> 原文:
********************

-ファンダメンタル投資とテクニカル投資について-

短期的に株価がどう動くかをチャートや大衆心理等から予想して、短期の投資を行うのがテクニカル投資です。それとは反対に、企業の財務状況や実態価値の分析を元に長期的視点に立って株式投資を行うのがファンダメンタル投資です。

テクニカル投資は「短期的にどの株価が高い値段をつけるか」という事柄を常に追い求めています。テクニカル投資をする投資家は企業が本来持っている価値など気にしません。見ているのは株価が日々上下するチャートや市場動向などです。明日の株価が今日の株価より高いか低いかどうかは、サイコロを振って4より高い目が出るか低い目がでるかを占うのとあまり違いがありません。短期的には株価は「美人コンテスト」と同じようなものであると言われています。これはつまりこういうことです。美人コンテストで優勝する人を見つける方法はただ一つです。それは投票者に受けがよい最も受かりそうな出場者を見つければよいのです。ただし決して自分の好みの出場者が優勝すると思ってはいけません。同様の現象が短期的に投資をおこなうテクニカル投資に見ることが出来ます。美人コンテストの出場者が上場している株式で、投票者は株式を購入しようと思っている投資家です。短期投資では自分以外の投資家がどの銘柄に人気が集まると考えているかを確実に判断しなければいけません。また人気に陰りが出るのも早いので適度な時期にその場を去らなければいけません。あなたは美人コンテストの出場者をよく見て、会場にいる投票者もよく見て、誰が優勝するかを確実に当てることが出来ますか?

では出来ない人はどうすれば良いのでしょう?だからこそこのファンダメンタル投資が存在しているのです。ファンダメンタル投資は、「株式を購入するのは、企業の一部を購入するのと同じである。長期的には株式の値段はその企業の価値を反映したものになる。」という哲学に基づいています。例えば、売上高が1億円である企業があったとします。5年後その企業の売上高は10億円でした。はたしてこの企業の株価は5年前の値段と同じでしょうか?そんなはず無いですね。長期的な株式の価値というものはその企業の価値を反映したものであるはずです。したがって5年後の株価は確実に5年前の株価より高いものになっているはずです。このように株式投資に際して長期的視点に立って物事を判断するのがファンダメンタル投資なのです。

********************

> データセット抜粋:
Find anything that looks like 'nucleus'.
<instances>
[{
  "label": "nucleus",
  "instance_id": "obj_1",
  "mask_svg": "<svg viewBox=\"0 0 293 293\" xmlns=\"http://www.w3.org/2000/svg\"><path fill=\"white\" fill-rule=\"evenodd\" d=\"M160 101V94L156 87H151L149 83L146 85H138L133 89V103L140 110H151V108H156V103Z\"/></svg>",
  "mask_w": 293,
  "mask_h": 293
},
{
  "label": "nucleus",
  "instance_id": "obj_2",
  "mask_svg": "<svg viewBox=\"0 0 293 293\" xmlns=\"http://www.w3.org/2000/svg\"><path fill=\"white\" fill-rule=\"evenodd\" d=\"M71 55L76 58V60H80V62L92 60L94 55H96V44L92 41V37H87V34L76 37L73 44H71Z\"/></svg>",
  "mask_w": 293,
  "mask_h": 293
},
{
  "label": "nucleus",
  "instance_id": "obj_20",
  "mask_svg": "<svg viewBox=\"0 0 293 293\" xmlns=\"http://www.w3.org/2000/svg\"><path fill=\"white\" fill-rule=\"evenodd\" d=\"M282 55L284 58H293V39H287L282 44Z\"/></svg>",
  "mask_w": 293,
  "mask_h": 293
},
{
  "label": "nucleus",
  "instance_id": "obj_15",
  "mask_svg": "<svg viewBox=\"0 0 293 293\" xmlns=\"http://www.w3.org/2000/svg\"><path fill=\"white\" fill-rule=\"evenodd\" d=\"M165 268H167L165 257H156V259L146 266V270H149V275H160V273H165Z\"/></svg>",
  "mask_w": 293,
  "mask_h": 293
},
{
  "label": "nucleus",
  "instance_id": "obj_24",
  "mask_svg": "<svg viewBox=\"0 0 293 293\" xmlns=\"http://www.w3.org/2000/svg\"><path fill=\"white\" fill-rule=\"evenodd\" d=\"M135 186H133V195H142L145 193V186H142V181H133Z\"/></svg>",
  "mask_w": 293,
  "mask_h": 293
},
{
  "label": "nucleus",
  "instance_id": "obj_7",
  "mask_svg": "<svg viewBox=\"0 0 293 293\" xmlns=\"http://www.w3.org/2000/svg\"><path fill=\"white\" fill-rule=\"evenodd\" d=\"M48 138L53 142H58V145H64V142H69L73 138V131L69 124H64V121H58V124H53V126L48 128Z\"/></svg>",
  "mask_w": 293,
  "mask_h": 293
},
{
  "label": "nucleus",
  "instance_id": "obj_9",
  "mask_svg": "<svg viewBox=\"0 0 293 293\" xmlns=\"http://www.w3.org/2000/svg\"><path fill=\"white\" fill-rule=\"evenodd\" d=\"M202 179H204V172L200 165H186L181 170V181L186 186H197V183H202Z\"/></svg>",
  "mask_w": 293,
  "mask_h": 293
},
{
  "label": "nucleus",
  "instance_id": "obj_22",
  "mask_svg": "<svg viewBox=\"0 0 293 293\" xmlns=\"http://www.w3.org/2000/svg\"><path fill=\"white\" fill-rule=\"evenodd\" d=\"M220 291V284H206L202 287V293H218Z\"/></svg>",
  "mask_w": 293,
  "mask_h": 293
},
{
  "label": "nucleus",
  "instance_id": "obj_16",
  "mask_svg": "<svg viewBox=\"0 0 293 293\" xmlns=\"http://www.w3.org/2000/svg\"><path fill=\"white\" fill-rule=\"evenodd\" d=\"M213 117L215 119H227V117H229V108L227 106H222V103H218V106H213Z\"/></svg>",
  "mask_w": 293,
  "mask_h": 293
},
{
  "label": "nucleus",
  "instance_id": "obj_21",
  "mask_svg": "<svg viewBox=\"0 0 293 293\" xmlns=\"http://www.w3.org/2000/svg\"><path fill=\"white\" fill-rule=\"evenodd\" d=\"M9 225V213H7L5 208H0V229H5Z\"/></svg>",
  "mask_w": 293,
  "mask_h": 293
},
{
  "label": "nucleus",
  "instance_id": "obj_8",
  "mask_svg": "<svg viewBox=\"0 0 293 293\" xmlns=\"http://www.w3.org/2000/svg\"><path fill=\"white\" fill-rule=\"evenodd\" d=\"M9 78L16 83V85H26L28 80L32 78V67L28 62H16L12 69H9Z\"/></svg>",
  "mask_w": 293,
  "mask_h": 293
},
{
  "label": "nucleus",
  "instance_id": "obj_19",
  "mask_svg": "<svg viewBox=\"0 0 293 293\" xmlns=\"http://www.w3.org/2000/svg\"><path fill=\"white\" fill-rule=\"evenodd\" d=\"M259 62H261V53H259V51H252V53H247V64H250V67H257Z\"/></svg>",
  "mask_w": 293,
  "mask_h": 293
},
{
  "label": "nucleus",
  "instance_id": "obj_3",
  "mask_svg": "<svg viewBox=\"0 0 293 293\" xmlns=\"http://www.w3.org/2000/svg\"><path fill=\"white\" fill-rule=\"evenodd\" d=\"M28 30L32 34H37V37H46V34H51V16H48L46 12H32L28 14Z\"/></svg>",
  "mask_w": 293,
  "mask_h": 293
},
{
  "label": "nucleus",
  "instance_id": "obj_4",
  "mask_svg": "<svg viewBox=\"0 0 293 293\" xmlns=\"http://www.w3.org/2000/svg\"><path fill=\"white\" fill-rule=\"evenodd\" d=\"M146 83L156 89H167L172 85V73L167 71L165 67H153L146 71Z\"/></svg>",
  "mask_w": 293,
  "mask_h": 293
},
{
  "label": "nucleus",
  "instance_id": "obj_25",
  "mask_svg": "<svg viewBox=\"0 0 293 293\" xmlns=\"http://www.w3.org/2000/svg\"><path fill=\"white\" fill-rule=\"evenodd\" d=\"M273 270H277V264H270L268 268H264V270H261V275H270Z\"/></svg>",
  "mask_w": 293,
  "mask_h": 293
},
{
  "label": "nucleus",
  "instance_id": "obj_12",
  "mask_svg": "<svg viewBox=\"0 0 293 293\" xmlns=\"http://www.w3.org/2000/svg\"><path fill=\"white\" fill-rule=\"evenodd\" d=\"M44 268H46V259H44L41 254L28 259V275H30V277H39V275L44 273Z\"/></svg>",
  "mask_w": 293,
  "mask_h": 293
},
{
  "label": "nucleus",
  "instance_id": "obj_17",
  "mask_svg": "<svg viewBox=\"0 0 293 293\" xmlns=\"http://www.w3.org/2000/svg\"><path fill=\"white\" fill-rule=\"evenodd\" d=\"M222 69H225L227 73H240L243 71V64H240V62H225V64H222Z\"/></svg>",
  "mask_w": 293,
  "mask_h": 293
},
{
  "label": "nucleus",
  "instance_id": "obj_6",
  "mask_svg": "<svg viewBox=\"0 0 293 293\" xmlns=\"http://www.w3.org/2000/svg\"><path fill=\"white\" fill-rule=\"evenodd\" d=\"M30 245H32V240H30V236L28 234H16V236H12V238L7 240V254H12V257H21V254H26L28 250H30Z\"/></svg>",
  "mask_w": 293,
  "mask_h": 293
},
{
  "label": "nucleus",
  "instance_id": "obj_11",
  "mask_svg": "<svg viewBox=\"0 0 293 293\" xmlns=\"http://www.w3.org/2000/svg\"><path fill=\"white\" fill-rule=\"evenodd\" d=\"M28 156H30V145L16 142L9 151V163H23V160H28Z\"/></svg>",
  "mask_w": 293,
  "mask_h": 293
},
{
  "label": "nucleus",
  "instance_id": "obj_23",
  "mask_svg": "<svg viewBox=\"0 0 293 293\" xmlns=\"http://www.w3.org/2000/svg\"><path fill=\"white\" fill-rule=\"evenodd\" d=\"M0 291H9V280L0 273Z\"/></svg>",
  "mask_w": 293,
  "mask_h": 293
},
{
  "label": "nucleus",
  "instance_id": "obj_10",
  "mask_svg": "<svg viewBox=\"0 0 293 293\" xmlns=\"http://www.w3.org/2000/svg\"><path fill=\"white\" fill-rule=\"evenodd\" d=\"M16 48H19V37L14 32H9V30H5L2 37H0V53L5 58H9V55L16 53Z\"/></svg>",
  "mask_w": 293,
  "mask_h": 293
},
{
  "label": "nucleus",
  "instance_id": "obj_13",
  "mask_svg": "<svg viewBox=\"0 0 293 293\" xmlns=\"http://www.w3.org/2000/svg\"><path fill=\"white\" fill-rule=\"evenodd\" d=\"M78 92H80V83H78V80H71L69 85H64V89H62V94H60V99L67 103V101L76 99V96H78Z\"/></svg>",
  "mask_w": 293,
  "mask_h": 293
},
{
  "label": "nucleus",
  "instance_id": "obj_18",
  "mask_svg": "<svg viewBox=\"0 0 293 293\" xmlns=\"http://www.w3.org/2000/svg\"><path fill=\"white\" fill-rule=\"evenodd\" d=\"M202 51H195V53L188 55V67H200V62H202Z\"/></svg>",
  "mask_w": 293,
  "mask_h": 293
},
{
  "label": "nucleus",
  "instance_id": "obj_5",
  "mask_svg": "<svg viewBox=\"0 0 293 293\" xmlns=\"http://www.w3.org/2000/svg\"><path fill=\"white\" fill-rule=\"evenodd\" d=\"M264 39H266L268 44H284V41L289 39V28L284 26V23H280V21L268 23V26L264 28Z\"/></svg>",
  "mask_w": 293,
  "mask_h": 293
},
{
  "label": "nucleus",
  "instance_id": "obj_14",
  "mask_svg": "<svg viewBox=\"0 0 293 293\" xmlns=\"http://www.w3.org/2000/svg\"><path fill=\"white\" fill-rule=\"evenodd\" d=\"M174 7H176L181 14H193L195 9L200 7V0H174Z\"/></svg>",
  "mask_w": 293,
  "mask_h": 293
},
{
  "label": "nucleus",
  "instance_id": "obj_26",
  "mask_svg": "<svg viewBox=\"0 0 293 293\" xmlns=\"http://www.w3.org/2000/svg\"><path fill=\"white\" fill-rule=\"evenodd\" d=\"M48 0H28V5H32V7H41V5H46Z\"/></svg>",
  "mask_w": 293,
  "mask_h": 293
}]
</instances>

********************

> 課題:
本文によると、テクニカル投資では短期的な株価の動きを何から予想するか。

> 解答:
チャートや大衆心理等から予想する。